STORED DATA >>
------------------------------------------------

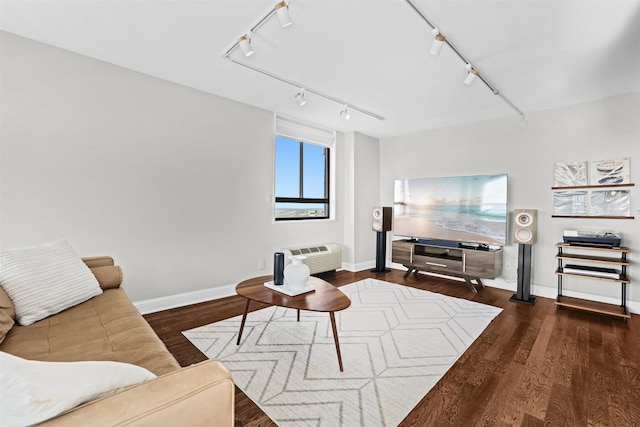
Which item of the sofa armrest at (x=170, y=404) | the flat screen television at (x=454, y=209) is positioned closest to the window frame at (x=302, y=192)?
the flat screen television at (x=454, y=209)

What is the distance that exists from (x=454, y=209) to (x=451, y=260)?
724mm

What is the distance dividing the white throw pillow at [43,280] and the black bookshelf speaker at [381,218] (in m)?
3.77

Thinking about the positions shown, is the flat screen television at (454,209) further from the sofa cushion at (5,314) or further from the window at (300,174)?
the sofa cushion at (5,314)

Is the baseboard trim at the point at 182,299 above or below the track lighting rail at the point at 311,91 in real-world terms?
below

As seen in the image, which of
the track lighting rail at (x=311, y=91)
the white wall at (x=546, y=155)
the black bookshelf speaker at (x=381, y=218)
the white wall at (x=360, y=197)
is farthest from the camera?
the white wall at (x=360, y=197)

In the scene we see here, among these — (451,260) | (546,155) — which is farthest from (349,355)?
(546,155)

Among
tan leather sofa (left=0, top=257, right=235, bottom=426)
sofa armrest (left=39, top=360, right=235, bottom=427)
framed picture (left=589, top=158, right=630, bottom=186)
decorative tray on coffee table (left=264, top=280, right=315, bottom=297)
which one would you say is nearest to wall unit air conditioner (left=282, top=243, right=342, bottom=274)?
decorative tray on coffee table (left=264, top=280, right=315, bottom=297)

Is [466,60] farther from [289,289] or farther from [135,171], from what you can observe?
[135,171]

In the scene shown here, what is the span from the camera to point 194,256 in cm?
325

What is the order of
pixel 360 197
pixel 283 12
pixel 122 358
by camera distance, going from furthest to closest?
pixel 360 197
pixel 283 12
pixel 122 358

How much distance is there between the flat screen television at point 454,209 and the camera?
149 inches

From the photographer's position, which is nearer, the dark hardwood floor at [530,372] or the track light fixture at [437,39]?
the dark hardwood floor at [530,372]

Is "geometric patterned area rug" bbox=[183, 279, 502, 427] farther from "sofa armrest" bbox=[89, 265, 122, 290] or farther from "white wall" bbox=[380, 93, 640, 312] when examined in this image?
"white wall" bbox=[380, 93, 640, 312]

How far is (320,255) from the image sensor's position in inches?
171
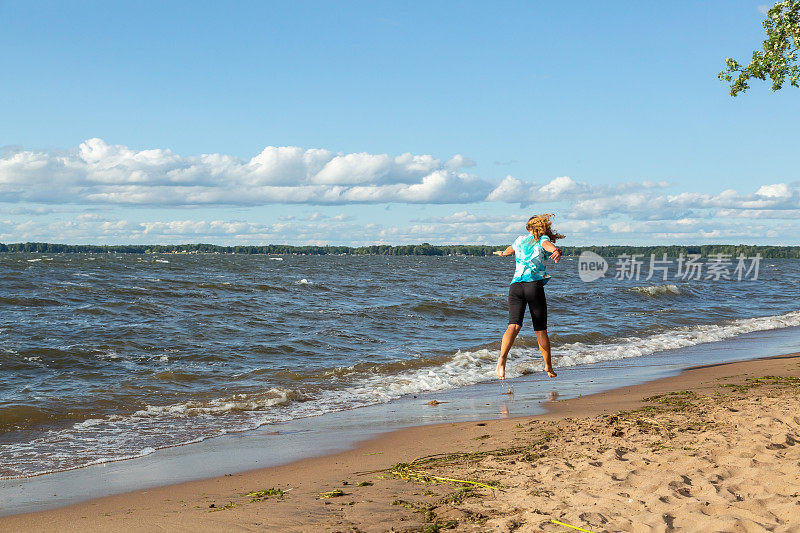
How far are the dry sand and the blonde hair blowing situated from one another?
2461 millimetres

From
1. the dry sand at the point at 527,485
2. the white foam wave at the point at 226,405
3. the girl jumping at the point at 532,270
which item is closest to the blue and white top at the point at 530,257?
the girl jumping at the point at 532,270

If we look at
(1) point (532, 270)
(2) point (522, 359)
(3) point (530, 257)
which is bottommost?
(2) point (522, 359)

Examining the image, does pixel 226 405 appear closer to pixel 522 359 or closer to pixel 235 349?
pixel 235 349

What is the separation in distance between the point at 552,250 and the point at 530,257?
1.27 feet

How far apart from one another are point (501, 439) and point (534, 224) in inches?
125

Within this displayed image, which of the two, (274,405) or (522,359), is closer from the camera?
(274,405)

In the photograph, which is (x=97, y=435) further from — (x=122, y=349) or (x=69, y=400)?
(x=122, y=349)

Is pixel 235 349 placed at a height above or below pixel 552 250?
below

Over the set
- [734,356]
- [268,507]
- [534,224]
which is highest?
[534,224]

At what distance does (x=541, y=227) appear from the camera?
8.33 meters

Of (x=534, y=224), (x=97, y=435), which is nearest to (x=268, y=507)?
(x=97, y=435)

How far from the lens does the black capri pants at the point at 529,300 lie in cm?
834

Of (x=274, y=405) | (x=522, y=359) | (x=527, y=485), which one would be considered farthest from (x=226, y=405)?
(x=522, y=359)

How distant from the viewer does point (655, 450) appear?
5152mm
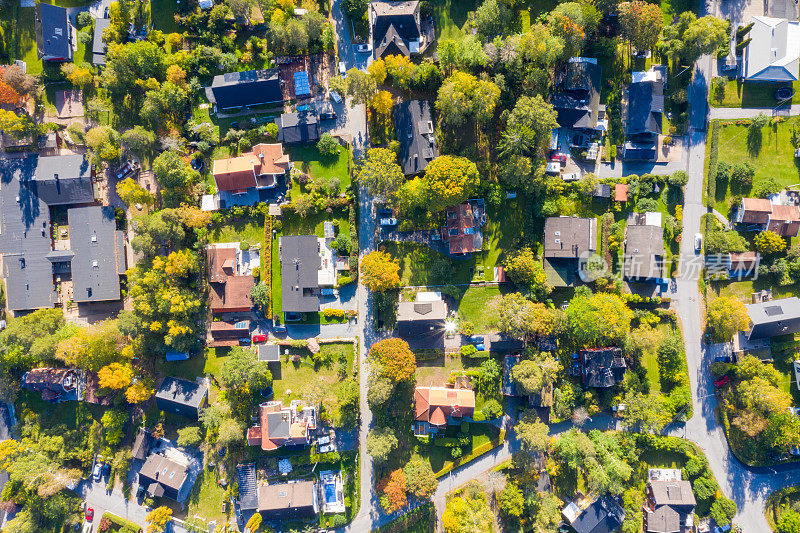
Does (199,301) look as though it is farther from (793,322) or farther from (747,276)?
(793,322)

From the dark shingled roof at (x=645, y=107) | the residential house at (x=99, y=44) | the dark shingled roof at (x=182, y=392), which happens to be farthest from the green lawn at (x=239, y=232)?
the dark shingled roof at (x=645, y=107)

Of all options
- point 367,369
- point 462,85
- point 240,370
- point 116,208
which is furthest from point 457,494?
point 116,208

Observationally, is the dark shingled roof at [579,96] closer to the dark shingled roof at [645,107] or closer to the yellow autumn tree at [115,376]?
the dark shingled roof at [645,107]

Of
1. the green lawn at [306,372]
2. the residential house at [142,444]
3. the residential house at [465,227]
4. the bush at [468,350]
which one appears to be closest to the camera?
the residential house at [465,227]

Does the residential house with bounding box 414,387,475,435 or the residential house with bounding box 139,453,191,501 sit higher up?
the residential house with bounding box 414,387,475,435

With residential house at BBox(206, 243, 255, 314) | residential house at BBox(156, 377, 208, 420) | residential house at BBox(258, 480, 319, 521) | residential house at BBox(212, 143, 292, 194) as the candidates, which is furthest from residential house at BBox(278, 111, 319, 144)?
residential house at BBox(258, 480, 319, 521)

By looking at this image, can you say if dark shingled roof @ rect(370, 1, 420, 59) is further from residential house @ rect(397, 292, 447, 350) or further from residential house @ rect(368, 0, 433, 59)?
residential house @ rect(397, 292, 447, 350)

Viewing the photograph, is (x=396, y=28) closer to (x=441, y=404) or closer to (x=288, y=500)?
(x=441, y=404)
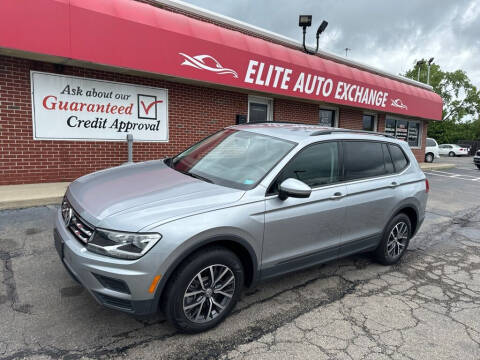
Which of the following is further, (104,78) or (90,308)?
(104,78)

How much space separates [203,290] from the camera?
262 cm

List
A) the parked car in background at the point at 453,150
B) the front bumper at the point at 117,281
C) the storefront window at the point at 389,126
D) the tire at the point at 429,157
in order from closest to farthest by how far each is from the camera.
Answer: the front bumper at the point at 117,281, the storefront window at the point at 389,126, the tire at the point at 429,157, the parked car in background at the point at 453,150

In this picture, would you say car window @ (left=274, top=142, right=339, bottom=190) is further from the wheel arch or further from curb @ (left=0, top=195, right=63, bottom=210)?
curb @ (left=0, top=195, right=63, bottom=210)

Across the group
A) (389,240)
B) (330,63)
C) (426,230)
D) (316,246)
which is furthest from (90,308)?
(330,63)

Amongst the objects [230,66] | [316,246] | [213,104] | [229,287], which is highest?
[230,66]

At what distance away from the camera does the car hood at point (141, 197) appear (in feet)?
7.81

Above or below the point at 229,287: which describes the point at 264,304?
below

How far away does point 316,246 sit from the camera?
330 centimetres

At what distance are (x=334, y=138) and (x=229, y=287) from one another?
6.31ft

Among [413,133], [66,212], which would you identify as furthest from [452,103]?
[66,212]

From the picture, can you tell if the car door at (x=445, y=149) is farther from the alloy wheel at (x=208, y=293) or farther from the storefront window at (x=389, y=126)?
the alloy wheel at (x=208, y=293)

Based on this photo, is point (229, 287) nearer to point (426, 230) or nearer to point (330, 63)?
point (426, 230)

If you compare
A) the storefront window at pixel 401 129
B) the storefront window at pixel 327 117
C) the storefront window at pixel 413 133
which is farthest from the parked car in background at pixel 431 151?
the storefront window at pixel 327 117

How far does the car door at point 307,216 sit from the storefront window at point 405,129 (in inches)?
574
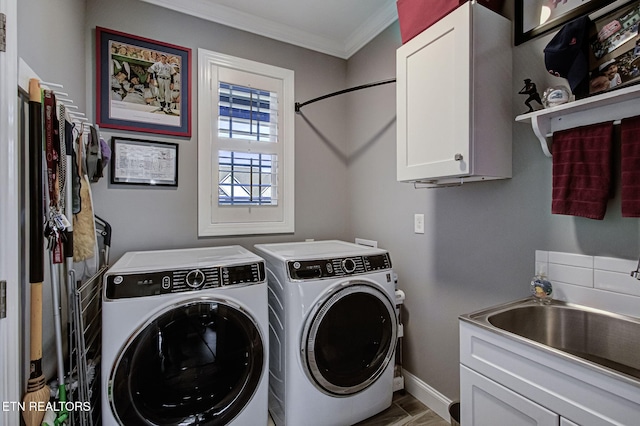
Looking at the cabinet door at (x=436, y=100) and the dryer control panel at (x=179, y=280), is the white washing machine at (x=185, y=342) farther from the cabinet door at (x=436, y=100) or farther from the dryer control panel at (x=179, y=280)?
the cabinet door at (x=436, y=100)

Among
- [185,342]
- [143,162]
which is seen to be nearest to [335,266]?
[185,342]

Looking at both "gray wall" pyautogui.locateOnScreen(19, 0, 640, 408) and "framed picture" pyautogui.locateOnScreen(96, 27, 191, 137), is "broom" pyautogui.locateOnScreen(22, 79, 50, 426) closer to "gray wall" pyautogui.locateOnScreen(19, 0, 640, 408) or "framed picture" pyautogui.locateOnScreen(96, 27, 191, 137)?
"gray wall" pyautogui.locateOnScreen(19, 0, 640, 408)

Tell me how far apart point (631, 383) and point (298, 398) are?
1.38 m

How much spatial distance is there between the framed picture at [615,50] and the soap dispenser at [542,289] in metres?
0.82

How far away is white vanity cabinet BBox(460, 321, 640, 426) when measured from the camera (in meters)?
0.81

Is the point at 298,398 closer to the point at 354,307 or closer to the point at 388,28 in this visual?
the point at 354,307

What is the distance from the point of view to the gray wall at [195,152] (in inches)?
78.5

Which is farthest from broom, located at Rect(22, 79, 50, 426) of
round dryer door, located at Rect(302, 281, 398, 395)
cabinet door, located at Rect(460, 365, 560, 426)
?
cabinet door, located at Rect(460, 365, 560, 426)

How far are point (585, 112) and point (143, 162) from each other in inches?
98.4

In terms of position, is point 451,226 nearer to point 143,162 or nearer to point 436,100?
point 436,100

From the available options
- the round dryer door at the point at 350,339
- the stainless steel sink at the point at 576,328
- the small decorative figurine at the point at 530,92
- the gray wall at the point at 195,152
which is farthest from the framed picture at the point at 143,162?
the small decorative figurine at the point at 530,92

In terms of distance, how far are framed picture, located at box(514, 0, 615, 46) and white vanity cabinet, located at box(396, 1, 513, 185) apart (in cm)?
6

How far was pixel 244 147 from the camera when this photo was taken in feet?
7.94

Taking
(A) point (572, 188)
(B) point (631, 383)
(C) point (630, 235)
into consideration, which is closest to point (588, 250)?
(C) point (630, 235)
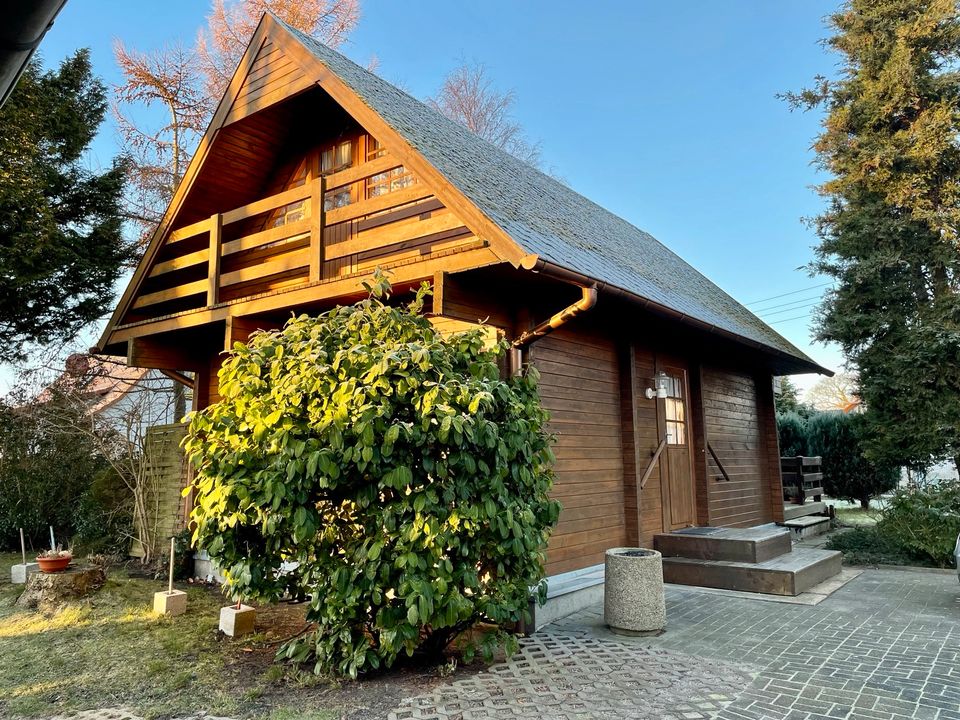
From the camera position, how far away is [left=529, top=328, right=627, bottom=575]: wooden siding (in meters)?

------------------------------------------------

WHAT THE EXERCISE ASKS >>
Switch every "the camera" to "the viewer" in the items from the line containing "Across the group" down to the line containing "330 centimetres", and write out those lines with nothing else altered.

ANSWER TO THE EXERCISE >>
Across the group
A) (389,240)
B) (330,63)
C) (426,230)
D) (316,246)
which is furthest from (90,308)?
(330,63)

Amongst the objects [230,66] | [316,246] | [213,104] | [229,287], which is highest?
[230,66]

At what distance away from the viewer does the car hood at point (141, 197) appear (in feet)?
7.81

Above or below the point at 229,287: which describes the point at 264,304?
below

How far away does point 316,246 sit from the viewer?
330 centimetres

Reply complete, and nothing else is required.